» **TEXT SHOWN**
------------------------------

Chain-of-thought reasoning models develop stronger position bias as they think longer, according to new research that challenges the assumption that more deliberate AI reasoning reduces shallow heuristic biases.

The study tested thirteen reasoning configurations across models including DeepSeek-R1 at 671 billion parameters, R1-distilled 7-8B models, and base models with chain-of-thought prompting on MMLU, ARC-Challenge, and GPQA benchmarks.

Twelve of the thirteen configurations showed positive correlations between reasoning trajectory length and Position Bias Score (PBS), ranging from 0.11 to 0.41 after controlling for accuracy. All open-weight reasoning models demonstrated monotonically increasing bias across length quartiles.

Truncation experiments provide causal evidence

Researchers used truncation interventions to establish causality, resuming reasoning from different points in trajectories. Continuations from later points increasingly shifted toward position-preferred options, rising from 16% to 32% for R1-Qwen-7B across position buckets.

------------------------------

» **RECORDED DATA**
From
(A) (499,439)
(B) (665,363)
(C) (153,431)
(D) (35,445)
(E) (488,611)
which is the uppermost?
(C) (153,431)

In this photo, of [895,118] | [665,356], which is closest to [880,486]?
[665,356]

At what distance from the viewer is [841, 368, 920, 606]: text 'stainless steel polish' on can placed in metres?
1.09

------------------------------

Pick up the article on position bias in chain-of-thought reasoning models after its final sentence and continue writing it.

The 671B DeepSeek-R1 model showed an aggregate PBS of just 0.019, but length-driven bias still emerged in the longest quartile (PBS = 0.071). This suggests accuracy gates bias expression rather than eliminating the underlying mechanism.

Direct-answer position bias proved distinct from reasoning-driven bias, showing different patterns across models. Chain-of-thought reasoning replaced baseline bias with length-accumulated bias rather than reducing it.

The findings challenge standard evaluation practices that assume reasoning models are order-robust in multiple-choice settings. The research provides diagnostic tools including PBS metrics, commitment change points, and truncation probes for auditing position bias.

The paper argues that reasoning-capable models should not be treated as inherently unbiased in multiple-choice evaluation pipelines, despite their enhanced reasoning capabilities.